#### TASK DESCRIPTION:
As a numbered list, write out the lines from the one containing "Which of point" through the last line of the records. Skip the blank lines and leave the pictures out.

#### SOURCE MATERIAL:
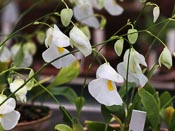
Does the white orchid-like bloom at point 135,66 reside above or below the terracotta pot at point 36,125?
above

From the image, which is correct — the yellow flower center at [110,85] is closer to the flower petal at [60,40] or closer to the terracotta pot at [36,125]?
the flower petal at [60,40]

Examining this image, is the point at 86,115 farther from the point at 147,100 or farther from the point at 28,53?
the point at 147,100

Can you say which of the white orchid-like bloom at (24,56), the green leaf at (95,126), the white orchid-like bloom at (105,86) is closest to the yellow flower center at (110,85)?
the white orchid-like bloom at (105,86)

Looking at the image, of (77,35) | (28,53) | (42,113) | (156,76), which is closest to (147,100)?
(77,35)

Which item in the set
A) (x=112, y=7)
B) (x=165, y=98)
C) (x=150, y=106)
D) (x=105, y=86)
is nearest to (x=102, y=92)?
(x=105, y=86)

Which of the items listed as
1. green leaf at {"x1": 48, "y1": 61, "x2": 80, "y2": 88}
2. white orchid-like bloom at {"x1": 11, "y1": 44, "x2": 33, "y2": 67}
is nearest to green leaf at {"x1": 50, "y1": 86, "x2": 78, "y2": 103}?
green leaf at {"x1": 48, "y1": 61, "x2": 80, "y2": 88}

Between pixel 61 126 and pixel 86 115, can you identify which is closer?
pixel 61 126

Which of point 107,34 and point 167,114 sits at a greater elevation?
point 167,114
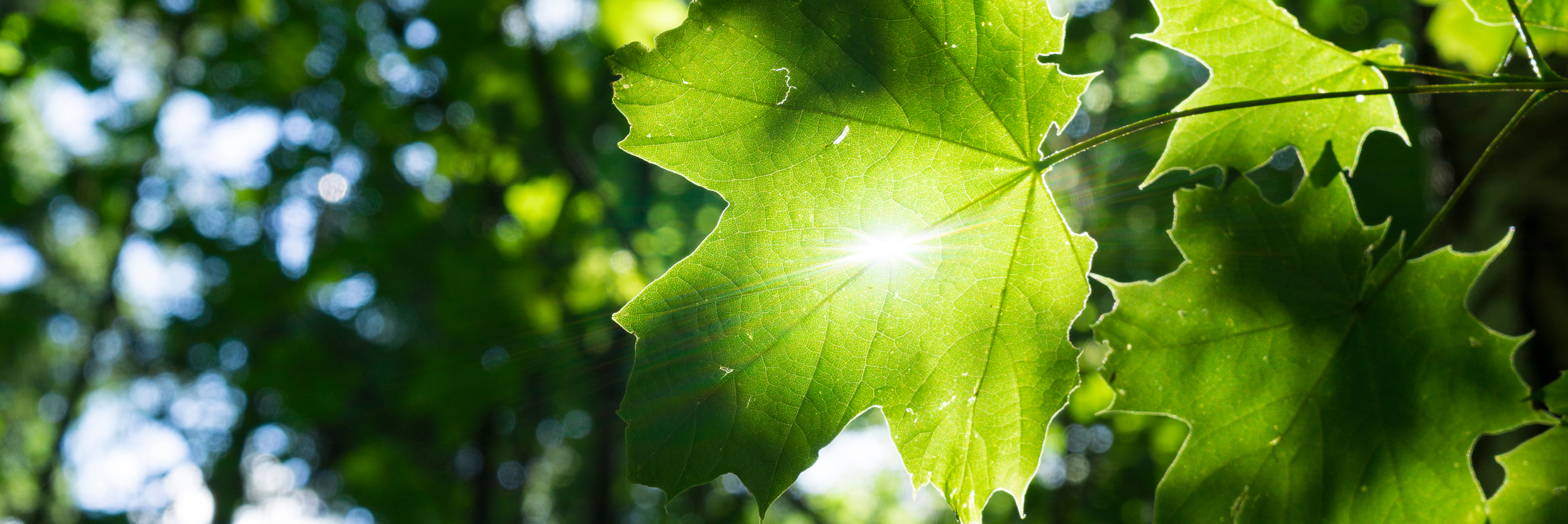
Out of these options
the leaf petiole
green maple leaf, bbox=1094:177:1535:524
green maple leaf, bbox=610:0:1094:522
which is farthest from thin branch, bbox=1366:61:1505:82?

#### REPLY TO THE EXERCISE:
1. Which of point 107,34 and point 167,114 sits at a greater elevation?
2. point 167,114
3. Out of these options
4. the leaf petiole
5. green maple leaf, bbox=1094:177:1535:524
6. green maple leaf, bbox=610:0:1094:522
7. which is farthest from thin branch, bbox=1366:61:1505:82?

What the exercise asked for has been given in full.